The Institute for Bird Populations (IBP)
- Founded: 1989; 37 years ago
- Founder: David F. DeSante
- Type: 501(c)(3)
- Focus: Bird monitoring and research, avian conservation science, bird-banding, and monitoring training
- Location(s): PO Box 518 Petaluma, CA 94953 United States;
- Region served: United States, Canada, Mexico, Central America, the Caribbean, South America
- Key people: Executive Director: Rodney B. Siegel
- Website: www.birdpop.org

= Institute for Bird Populations =

American non-profit organization

The Institute for Bird Populations (IBP), based in Petaluma, California, is a non-profit organization dedicated to studying and monitoring bird populations, and providing land managers and policy makers with information needed to better manage those populations.

== About ==

The Institute for Bird Populations (IBP) is a 501(c)(3) nonprofit conservation science organization founded in 1989 to study the causes of bird declines. IBP's first major initiative was the Monitoring Avian Productivity and Survivorship (MAPS) program, a continent-wide collaborative network of bird monitoring stations. Other flagship programs include the Monitoreo de Sobrevivencia Invernal (MoSI) program to study the ecology of Neotropical migratory birds on their non-breeding grounds, and its regional science and conservation programs.

IBP works in many parts of the globe, including the Neotropics and Pacific Islands, studying birds and other wildlife. IBP collaborates with government agencies and NGOs in a variety of fields to assess the effects of land management actions, fire, and other ecological stressors on bird populations, and to prescribe practical solutions. We place a high emphasis on publishing our results in peer-reviewed journals.

=== Goals ===
IBP's primary goals are to:

- Conduct top-tier scientific research that answers pressing ecological and land management questions that support effective conservation of birds and other wildlife.
- Monitor the health of bird populations across their full annual cycle, yielding large data sets that are resources for conservation scientists worldwide.
- Help train the next generation of avian conservationists.

The Institute for Bird Populations is a member organization of the North American Bird Conservation Initiative (NABCI).

== Programs ==
Source:

- Monitoring Avian Productivity and Survivorship Program: The Monitoring Avian Productivity and Survivorship (MAPS) Program is a collaborative, continent-wide network of hundreds of constant-effort mist netting stations. Analyses of the resulting banding and demographic data provide critical information on the ecology, conservation, and management of North American landbirds and the factors responsible for changes in their populations.

To-do list:
1. In what year was the organization described in the text on the Institute for Bird Populations founded?
2. Rewrite everything from "- Monitor the" down to "conservation scientists worldwide." in the text on the Institute for Bird Populations, swapping "worldwide" for "across the globe".
3. According to the text on the Institute for Bird Populations, why does IBP collaborate with government agencies and NGOs?
The material after this text has no connection to it.

Dataset section:
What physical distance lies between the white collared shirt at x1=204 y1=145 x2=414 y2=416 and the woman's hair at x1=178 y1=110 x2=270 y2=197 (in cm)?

Exercise responses:
1. It was founded in 1989.

2.
- Monitor the health of bird populations across their full annual cycle, yielding large data sets that are resources for conservation scientists across the globe.

3. IBP collaborates with them to assess the effects of land management actions, fire, and other ecological stressors on bird populations. It also works with them to prescribe practical solutions.